I don’t find any of the Democratic candidates running to be the next mayor of NYC to be inspiring. In order to write about them, I’ll begin with numbers. I know it is not fashionable to trust polling, but if one takes the majority of polls during the Democratic presidential primary as an example, Biden always led in every poll and Sanders never topped 30%. I recall few pundits ever acknowledged Sanders’ ceiling, and the ceiling for progressives as a whole in such a national campaign. In this case, the polls accurately forecasted a Biden victory in the primary election booth.

But NYC is a different pond. Perhaps a “progressive” candidate like Maya Wiley, freshly endorsed by political influencer Alexandria Ocasio-Cortez, is now the “frontrunner.” Based on today’s report on a current NY1/Ipsos poll of likely Democratic voters, the mountain Wiley has to climb is significant.
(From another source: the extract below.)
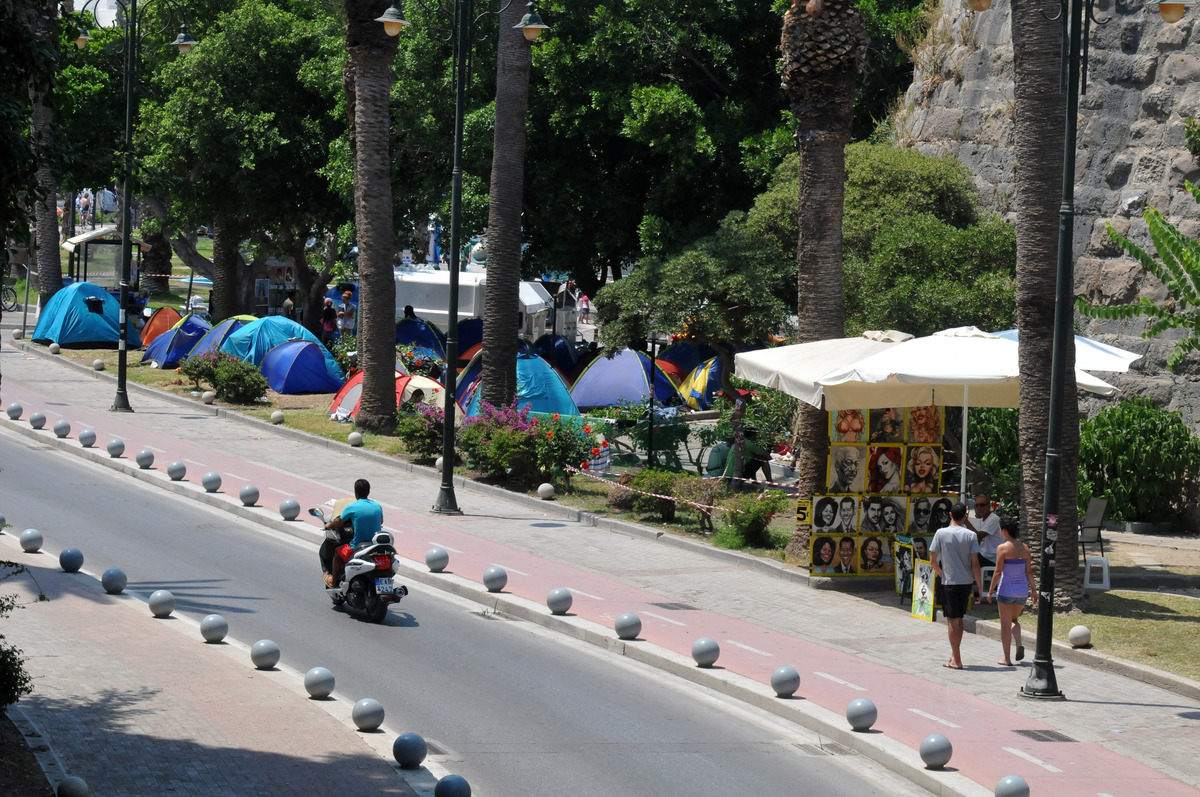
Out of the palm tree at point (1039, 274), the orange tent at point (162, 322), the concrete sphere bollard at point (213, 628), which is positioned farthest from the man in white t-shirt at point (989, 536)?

To be sure, this poll was conducted prior to the AOC endorsement, but how much “juice” does AOC really have (she didn’t move the needle for Sanders. This will be a test of her political influence: it is risky to spend political capital on a high profile, losing campaign, again)?
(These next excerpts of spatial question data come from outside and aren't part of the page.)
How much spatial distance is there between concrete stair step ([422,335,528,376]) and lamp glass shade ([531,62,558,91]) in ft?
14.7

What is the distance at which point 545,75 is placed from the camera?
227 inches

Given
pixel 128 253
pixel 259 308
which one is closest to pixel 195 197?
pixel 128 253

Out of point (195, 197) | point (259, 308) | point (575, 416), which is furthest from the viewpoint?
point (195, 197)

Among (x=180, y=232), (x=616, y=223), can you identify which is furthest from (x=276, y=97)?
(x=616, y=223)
The top three candidates in order of preference are Eric Adams (22%), Andrew Yang (16%), and Kathryn Garcia (15%). Wiley doesn’t break into double digits (9%) and is behind Scott Stringer (10%). So let’s say the AOC push jumps her above Stringer. Will this endorsement really lift her above Garcia into 3rd place? Again, if one abides by polls, hasn’t Wiley already hit her ceiling? And despite the online media echo chamber re Stringer and Yang, are they really “done” as viable top 3 candidates? (The poll suggests yes for Stringer, but no for Yang). What AOC’s endorsement may have achieved for Wiley is to lift her level of familiarity with likely voters (52% in this poll, behind Yang 85%, Stringer 77%, and Adams 73%). But increased familiarity will bring more scrutiny, which may not help a candidate lacking the experience in government of her likely immediate opponents (Adams and Garcia).
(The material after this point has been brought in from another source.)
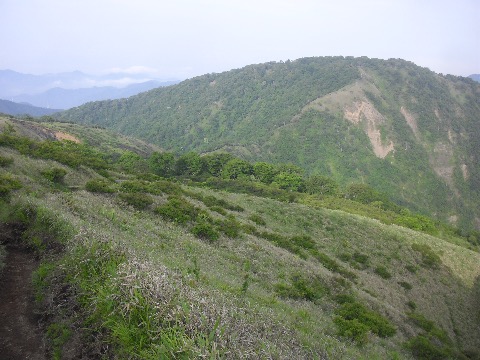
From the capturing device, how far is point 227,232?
73.7ft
If the Biden presidential primary victory is a harbinger of the mood of Democratic Party constituencies, then experience and a return to regular order in politics and social life are valued more highly by Democratic electorates than a call for big changes. At the national level, candidates like Warren and Sanders failed to “read the room”: Big Structural Change and “revolution” fared poorly in the midst of the daily chaos and deadly incompetence of the former guy’s presidency and the economic and social upheaval of a pandemic. Has Wiley read the room accurately in a race in which a former police officer (Adams) now leads the pack, a race in which likely voters identify crime/violence (46%) and affordable housing (45%) as the top 2 “main problems facing New York today”?